Goal of the exercise: In the entries that follow, find every line containing "frames" and copy it.

Input:

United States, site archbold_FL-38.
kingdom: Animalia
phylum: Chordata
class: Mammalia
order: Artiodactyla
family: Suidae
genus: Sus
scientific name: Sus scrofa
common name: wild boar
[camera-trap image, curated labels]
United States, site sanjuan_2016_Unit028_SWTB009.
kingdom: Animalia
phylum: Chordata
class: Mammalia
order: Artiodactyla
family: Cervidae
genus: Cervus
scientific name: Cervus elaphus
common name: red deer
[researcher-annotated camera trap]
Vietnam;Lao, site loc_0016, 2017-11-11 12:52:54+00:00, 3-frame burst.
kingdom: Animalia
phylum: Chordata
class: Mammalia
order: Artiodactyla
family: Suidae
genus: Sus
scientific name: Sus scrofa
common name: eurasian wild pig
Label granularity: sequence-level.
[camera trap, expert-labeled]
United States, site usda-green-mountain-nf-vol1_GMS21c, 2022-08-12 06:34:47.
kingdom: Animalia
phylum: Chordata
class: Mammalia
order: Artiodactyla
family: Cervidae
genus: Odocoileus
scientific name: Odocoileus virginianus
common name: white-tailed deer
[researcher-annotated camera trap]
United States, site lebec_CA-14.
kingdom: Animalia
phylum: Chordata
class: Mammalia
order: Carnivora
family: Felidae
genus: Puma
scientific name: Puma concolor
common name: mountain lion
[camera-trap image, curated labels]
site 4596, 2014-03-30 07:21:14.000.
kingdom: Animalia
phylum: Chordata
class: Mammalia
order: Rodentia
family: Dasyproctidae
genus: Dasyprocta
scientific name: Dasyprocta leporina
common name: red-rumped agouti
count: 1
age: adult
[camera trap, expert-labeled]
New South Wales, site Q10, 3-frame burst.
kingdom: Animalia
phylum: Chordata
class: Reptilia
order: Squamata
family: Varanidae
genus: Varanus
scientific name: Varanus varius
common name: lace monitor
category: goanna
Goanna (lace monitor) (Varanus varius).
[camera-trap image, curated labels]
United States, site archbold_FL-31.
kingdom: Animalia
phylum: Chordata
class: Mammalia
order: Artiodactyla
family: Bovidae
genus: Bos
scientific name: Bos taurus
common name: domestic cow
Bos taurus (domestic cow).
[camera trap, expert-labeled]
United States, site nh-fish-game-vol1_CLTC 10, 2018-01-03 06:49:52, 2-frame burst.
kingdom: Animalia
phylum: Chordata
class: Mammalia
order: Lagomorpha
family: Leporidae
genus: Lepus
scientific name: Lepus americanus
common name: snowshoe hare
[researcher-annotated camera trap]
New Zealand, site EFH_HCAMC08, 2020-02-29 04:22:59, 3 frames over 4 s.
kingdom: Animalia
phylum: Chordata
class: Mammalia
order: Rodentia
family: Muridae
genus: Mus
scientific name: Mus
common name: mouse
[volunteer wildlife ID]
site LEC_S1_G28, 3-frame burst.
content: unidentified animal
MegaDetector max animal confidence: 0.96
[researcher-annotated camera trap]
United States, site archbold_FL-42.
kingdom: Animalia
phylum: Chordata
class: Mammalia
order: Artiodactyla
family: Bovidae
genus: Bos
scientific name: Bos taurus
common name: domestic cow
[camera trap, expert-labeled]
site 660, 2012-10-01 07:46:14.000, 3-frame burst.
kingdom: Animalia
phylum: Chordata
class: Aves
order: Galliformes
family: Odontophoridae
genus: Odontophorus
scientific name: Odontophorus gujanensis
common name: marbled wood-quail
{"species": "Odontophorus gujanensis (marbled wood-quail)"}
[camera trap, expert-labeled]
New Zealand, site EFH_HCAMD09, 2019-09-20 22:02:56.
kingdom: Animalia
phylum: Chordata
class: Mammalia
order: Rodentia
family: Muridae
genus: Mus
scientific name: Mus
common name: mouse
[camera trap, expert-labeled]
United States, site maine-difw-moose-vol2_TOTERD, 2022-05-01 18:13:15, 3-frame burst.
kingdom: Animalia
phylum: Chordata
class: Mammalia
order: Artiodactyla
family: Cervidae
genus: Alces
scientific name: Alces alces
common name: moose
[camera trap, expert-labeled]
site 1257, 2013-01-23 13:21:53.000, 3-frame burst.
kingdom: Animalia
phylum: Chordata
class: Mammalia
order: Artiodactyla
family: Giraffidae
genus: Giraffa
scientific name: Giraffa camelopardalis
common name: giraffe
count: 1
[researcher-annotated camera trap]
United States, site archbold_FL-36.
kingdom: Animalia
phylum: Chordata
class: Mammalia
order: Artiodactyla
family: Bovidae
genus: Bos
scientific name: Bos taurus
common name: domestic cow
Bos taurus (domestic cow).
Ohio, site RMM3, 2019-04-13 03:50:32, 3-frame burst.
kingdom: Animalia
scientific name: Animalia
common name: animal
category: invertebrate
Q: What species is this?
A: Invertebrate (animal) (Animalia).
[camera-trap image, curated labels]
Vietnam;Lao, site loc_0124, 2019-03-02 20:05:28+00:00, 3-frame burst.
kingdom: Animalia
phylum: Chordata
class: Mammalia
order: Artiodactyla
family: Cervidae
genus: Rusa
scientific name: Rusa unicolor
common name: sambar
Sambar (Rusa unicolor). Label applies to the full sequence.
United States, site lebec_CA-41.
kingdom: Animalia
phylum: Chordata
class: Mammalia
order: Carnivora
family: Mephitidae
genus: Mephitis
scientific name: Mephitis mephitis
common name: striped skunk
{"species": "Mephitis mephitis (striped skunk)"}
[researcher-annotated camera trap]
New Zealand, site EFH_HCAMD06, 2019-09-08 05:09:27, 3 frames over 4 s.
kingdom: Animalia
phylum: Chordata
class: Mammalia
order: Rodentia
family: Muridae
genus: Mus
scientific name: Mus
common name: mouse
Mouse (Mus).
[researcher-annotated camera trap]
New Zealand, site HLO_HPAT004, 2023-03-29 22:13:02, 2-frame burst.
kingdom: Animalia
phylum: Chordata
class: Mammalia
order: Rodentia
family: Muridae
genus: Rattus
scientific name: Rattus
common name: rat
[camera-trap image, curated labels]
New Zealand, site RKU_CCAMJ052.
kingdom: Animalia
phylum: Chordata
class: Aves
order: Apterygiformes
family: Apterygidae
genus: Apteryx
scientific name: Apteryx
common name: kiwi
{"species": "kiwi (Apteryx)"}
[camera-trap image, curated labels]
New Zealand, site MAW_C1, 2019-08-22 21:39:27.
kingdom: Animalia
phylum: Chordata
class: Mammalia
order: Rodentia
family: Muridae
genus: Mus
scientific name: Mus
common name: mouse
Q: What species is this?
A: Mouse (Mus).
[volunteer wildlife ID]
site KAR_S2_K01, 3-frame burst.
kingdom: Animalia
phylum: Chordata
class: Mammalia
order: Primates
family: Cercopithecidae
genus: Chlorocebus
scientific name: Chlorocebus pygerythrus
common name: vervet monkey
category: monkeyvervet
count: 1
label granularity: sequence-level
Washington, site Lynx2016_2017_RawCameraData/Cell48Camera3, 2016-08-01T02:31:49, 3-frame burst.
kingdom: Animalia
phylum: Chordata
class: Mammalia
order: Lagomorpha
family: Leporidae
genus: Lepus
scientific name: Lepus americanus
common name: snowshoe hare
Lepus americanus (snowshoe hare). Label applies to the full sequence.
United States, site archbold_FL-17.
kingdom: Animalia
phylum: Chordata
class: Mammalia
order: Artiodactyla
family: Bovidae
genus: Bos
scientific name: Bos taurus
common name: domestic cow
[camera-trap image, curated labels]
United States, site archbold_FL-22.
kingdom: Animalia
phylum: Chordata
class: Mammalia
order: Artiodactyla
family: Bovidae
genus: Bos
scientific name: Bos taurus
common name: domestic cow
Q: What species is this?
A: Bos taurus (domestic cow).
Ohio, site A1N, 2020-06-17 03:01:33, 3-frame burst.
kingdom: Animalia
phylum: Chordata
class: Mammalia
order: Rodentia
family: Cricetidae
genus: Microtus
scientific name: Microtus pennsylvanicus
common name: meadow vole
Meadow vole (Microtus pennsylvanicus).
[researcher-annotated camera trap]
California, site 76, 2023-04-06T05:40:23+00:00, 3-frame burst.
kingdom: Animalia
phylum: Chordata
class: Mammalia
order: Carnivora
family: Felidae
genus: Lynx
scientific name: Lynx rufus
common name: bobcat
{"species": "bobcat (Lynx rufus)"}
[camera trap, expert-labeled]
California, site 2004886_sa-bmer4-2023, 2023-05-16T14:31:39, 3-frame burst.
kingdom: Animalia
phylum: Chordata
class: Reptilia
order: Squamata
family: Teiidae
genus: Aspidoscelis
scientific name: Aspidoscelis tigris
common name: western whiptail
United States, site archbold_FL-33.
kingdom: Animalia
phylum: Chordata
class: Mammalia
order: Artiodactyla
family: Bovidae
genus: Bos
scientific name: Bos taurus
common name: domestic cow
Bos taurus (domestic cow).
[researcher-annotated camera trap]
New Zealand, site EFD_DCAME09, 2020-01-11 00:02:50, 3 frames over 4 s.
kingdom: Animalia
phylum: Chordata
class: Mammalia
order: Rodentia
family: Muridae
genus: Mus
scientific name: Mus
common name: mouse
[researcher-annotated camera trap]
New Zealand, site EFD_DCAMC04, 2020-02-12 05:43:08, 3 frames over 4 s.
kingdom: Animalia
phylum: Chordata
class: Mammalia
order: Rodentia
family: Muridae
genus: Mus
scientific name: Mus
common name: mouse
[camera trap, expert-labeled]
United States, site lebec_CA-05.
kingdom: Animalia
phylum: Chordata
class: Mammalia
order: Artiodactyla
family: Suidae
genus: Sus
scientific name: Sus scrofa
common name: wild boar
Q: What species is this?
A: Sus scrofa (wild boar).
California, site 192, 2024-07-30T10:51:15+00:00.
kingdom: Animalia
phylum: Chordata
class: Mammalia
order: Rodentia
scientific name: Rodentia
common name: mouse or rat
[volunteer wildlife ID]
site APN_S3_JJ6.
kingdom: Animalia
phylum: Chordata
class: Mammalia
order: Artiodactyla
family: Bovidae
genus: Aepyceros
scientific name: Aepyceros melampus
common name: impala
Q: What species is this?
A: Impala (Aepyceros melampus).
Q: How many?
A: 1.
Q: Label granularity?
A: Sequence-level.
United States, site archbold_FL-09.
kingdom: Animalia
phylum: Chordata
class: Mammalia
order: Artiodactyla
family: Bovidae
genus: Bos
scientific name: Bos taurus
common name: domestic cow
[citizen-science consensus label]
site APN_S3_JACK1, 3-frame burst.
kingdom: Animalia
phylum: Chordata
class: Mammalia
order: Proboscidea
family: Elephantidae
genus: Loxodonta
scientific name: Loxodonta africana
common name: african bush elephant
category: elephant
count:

Response below:
New Zealand, site EFH_HCAMC08, 2020-02-29 04:22:59, 3 frames over 4 s.
New Zealand, site EFH_HCAMD06, 2019-09-08 05:09:27, 3 frames over 4 s.
New Zealand, site EFD_DCAME09, 2020-01-11 00:02:50, 3 frames over 4 s.
New Zealand, site EFD_DCAMC04, 2020-02-12 05:43:08, 3 frames over 4 s.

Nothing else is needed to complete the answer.